Who was Donovan Templeton? He’d asked himself that question many times. A man who’d grown up in privilege—not because he was white but because his family had money—in the Upper East Side of Manhattan, the large apartment on East 87th and Lexington, in that weird surreal area where there was gorgeous beauty mixed with, only eleven or twelve blocks north, the rugged toughness of East Harlem. And so, a rich white boy of the upper-class, he’d nevertheless seen some things growing up as a kid. And he’d had some experiences.

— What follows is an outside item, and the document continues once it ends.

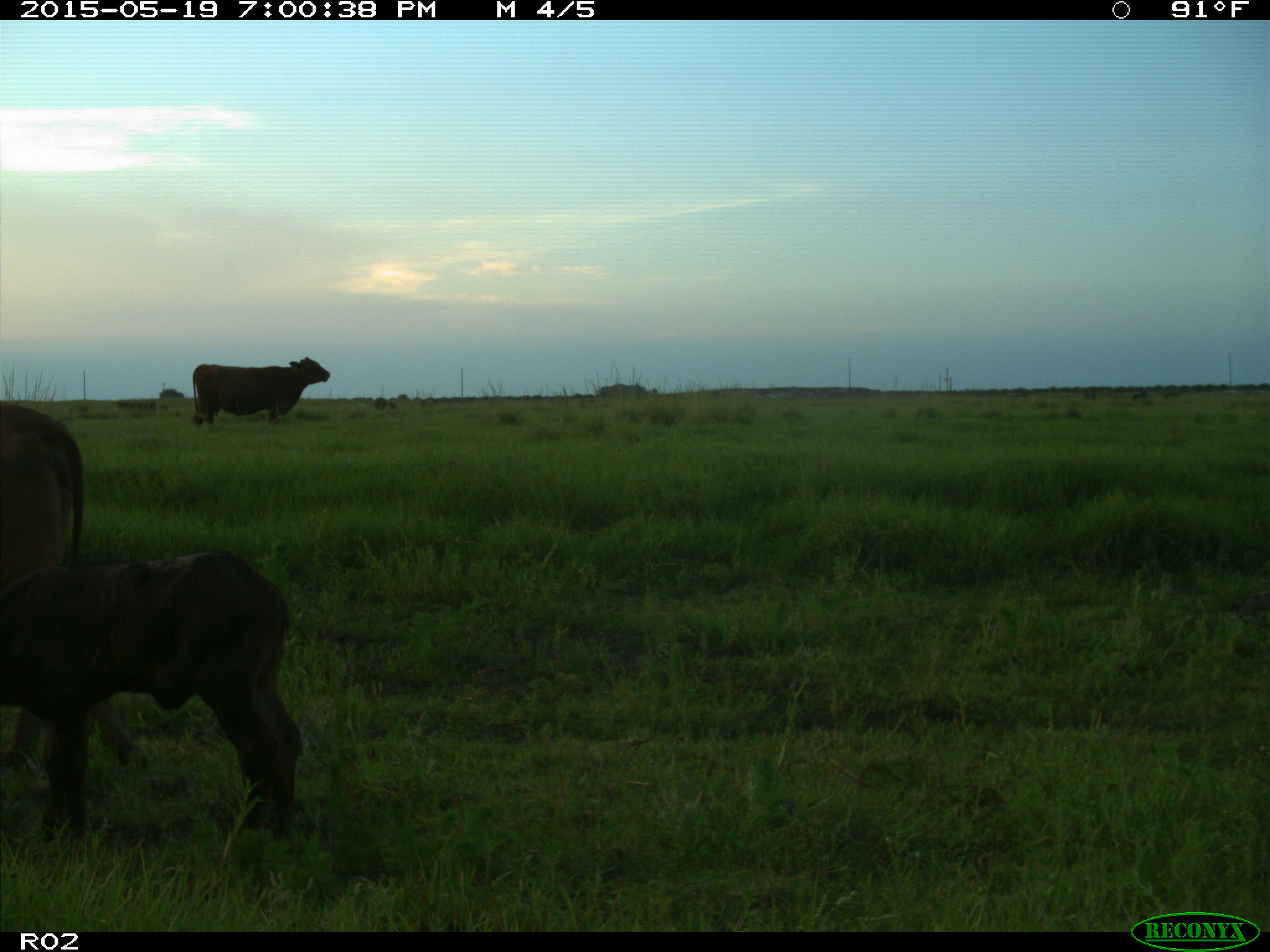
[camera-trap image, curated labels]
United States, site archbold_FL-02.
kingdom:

He remembered one morning, around 10am on a Sunday in mid-March. He must have been about 10. Early 1990s. He and his friend Jake were strolling along Lexington Ave, just passing 98th Street. It was cool out, but sunny, not a cloud in the sky. He remembered the floral scent of spring in his nose, the taste of that morning’s pancakes still juicy on his tongue, a few teeny bits stuck in his teeth. He and Jake were lazily talking about W. H. Auden, the famous British poet they’d been studying in English class the day before. They laughed and talked quietly. No one was around; the street, somehow, was empty. A lot of folks were in church, especially up here. He knew that.
But then a gaggle—there were four of them if he recalled correctly—of Black kids from Harlem were suddenly walking towards them, coming from the north, around 100th Street. Jake looked up and eyed Donovan. Donovan swallowed and the two comrades seemed to communicate silently, without using language. It somehow seemed too late for that. Instinctively, it was as if they understood two things at once: 1. That they would look like cowards if they turned around now; and 2. They were afraid but weren’t going to show it.
At the northeast corner of 99th Street the two groups met.
The Harlem boys were a little bit older, twelve, maybe thirteen. Two were their size, two were a little bigger. They all wore the same outfit, baggy jeans, Nikes, backwards baseball caps. They looked like all kids of any race, including white, who were “lower-class,” a word Donovan knew even back then because he’d heard his parents using it. His folks, he grasped, were class-warriors.